Why not, and further.

In second place behind the US Dollar rally is not-too-bad data from the US but fairly bad data from elsewhere, indicating trader bias is shifting. Normally when anti-dollar bias is strong, good news is brushed off and bad news is exaggerated. These days, bad news from elsewhere is getting more attention than usual. We like to think it’s because there is recognition somewhere in the back of the collective trader mind that when the US makes a move to adjust and adapt, it works a lot faster than elsewhere. Japan still has the mindset of the lost decade,” for example, and Europe has not even discussed a consumer stimulus initiative, while in the US, the bill was passed quickly and the money has already been spent. The problem comes in the form of “what have you done for me lately?” Markets demand on-going proof of responsiveness, even if little real progress gets made.

Payrolls this morning has the power to change everything, although it would have to be considerably worse than the drop by 65,000-75,000 now forecast to unhinge traders.
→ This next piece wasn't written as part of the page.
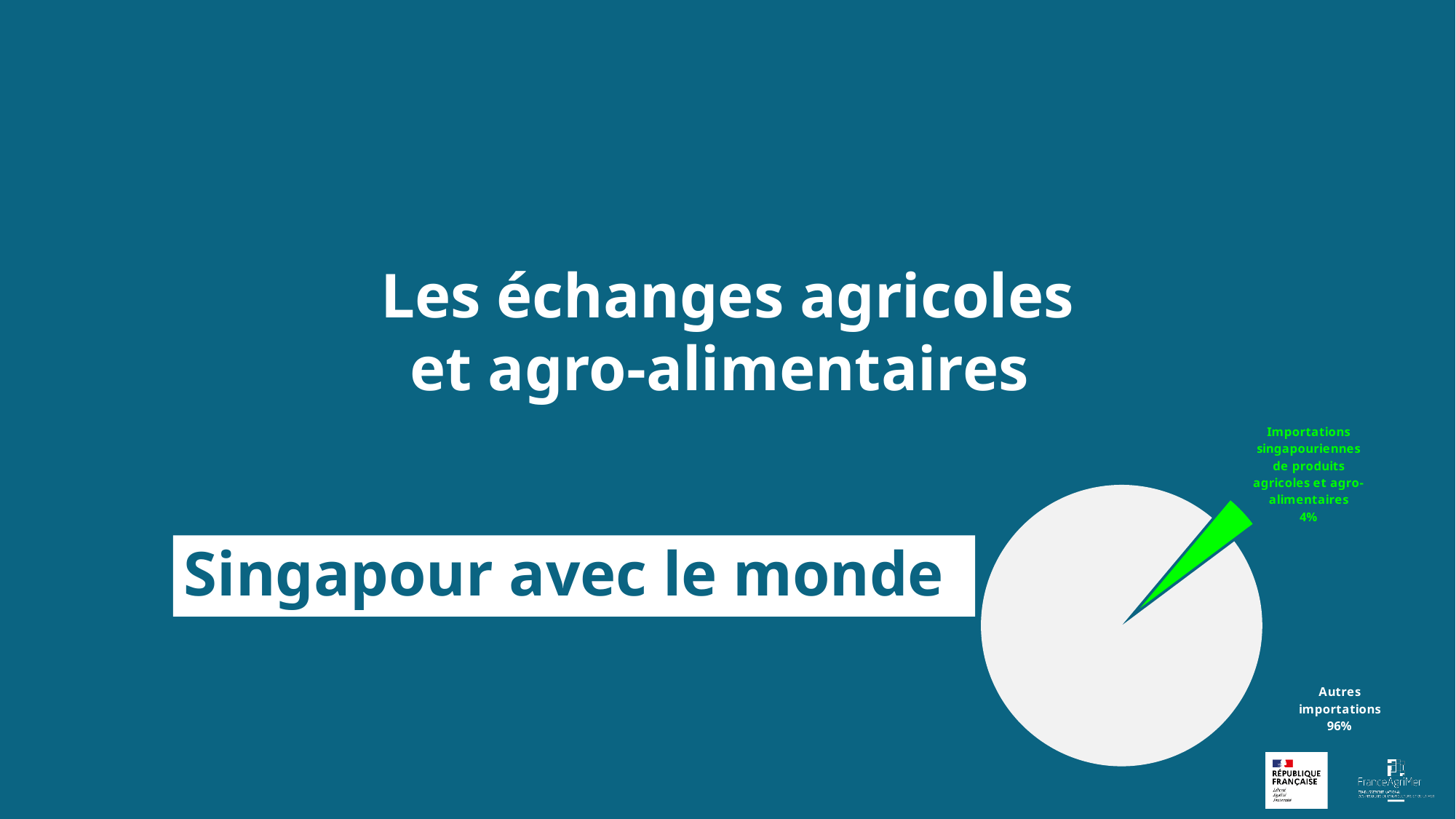
What is the total of the two slice percentages shown on the pie chart? 100% What colour is the slice for 'Importations singapouriennes de produits agricoles et agro-alimentaires'? green What share of the pie is labelled 'Autres importations'? 96% What kind of chart is shown on the slide? pie chart Which slice of the pie is the largest? Autres importations What share of the pie is labelled 'Importations singapouriennes de produits agricoles et agro-alimentaires'? 4% Which slice of the pie is the smallest? Importations singapouriennes de produits agricoles et agro-alimentaires How many slices does the pie chart have? 2 What is the difference in percentage points between 'Autres importations' and 'Importations singapouriennes de produits agricoles et agro-alimentaires'? 92 Which is larger: 'Autres importations' or 'Importations singapouriennes de produits agricoles et agro-alimentaires'? Autres importations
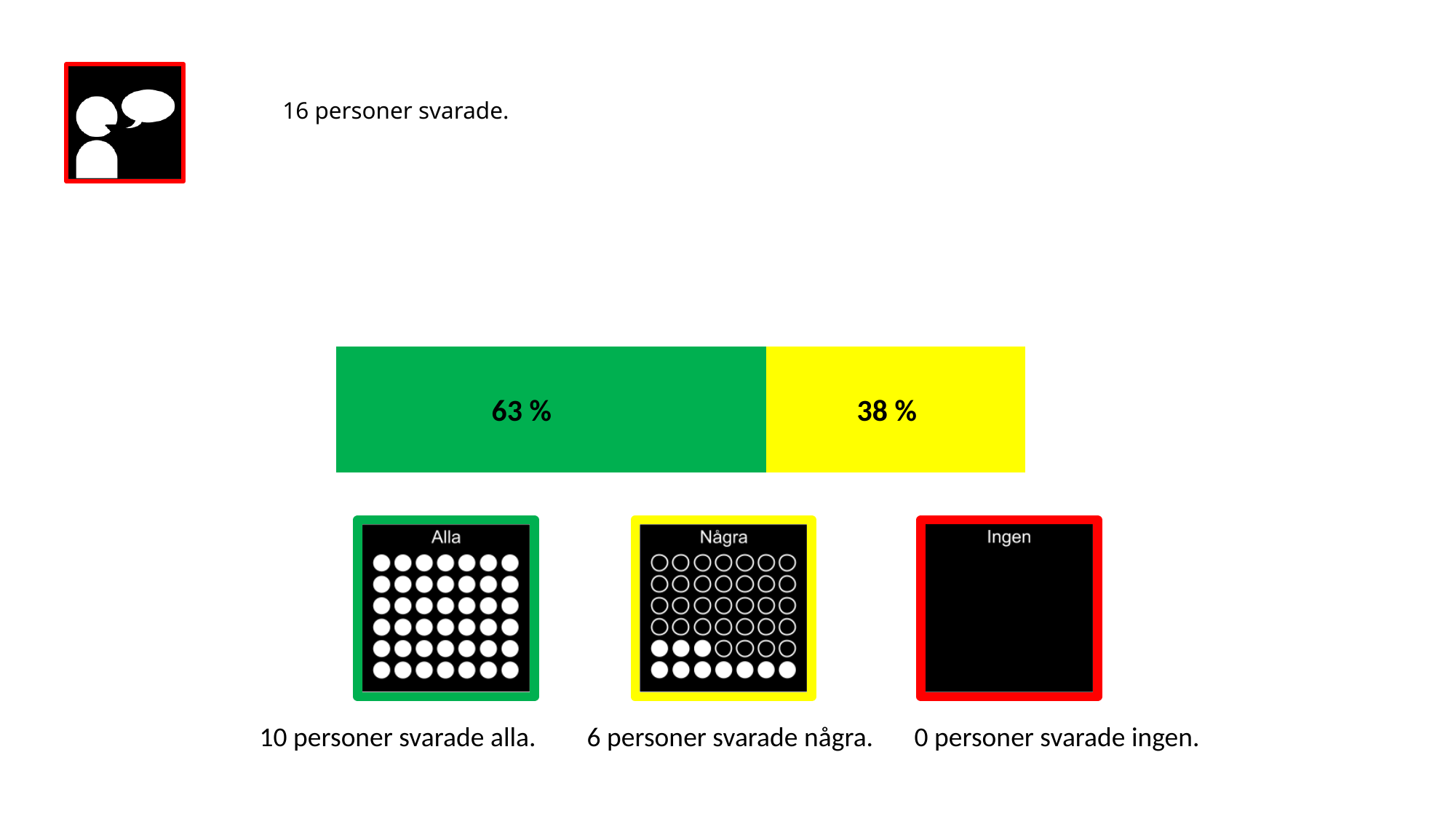
What percentage is printed on the yellow segment of the stacked bar? 38 % How many segments does the stacked bar have? 2 What is the difference between the green segment value and the yellow segment value? 25 % What percentage is printed on the green segment of the stacked bar? 63 % What colour is the larger segment of the stacked bar? Green Which segment of the stacked bar is the largest? The green segment (63 %) According to the pictogram boxes, how many people answered 'Ingen'? 0 Which is larger, the green segment or the yellow segment of the bar? The green segment According to the pictogram boxes, how many people answered 'Alla'? 10 What kind of chart is shown in the middle of the slide? A stacked horizontal bar chart Which segment of the stacked bar is the smallest? The yellow segment (38 %) According to the pictogram boxes, how many people answered 'Några'? 6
If the number is at or near the consensus, we may not get the usual payrolls two-way spike—it could be a single spike, US dollar exchange rate up. Let’s say ADP Macro is right and it’s a gain, not a loss—zowie, get out of the way. The dollar could make it to important technical hurdle levels like 1.5350, even if it doesn’t close there.

Don’t count on it, of course.

Longer term, we must expect manufacturing to contract today (PMI expected down to 49 from 50.2) and let’s also keep an eye on the prospect of a Fed rate hike. Market News reports that one estimate has it that the odds of a rate hike in Sept are down to 16% from 40% only on Wednesday. The Fed is simply unwilling to prod the economy when it’s slowing down. While we may assume that the ECB is not feeling as hawkish as it would like to feel, the probability is higher than in the US that a hike could be in store, or that a cut would be more delayed. The relative rates do count. That’s why we name it “the main event.” If US yields are falling, it takes a continuous drop in oil to offset. This makes the dollar rally a shaky and precarious one that can turn around at any time. A currency needs more support than a single commodity price!

So while we welcome the dollar rally, we remain suspicious of its durability.

Let’s get back under 1.5250 first.

If that happens, then the whole picture shifts, like the picture that is sometimes a vase and sometimes a lady in profile.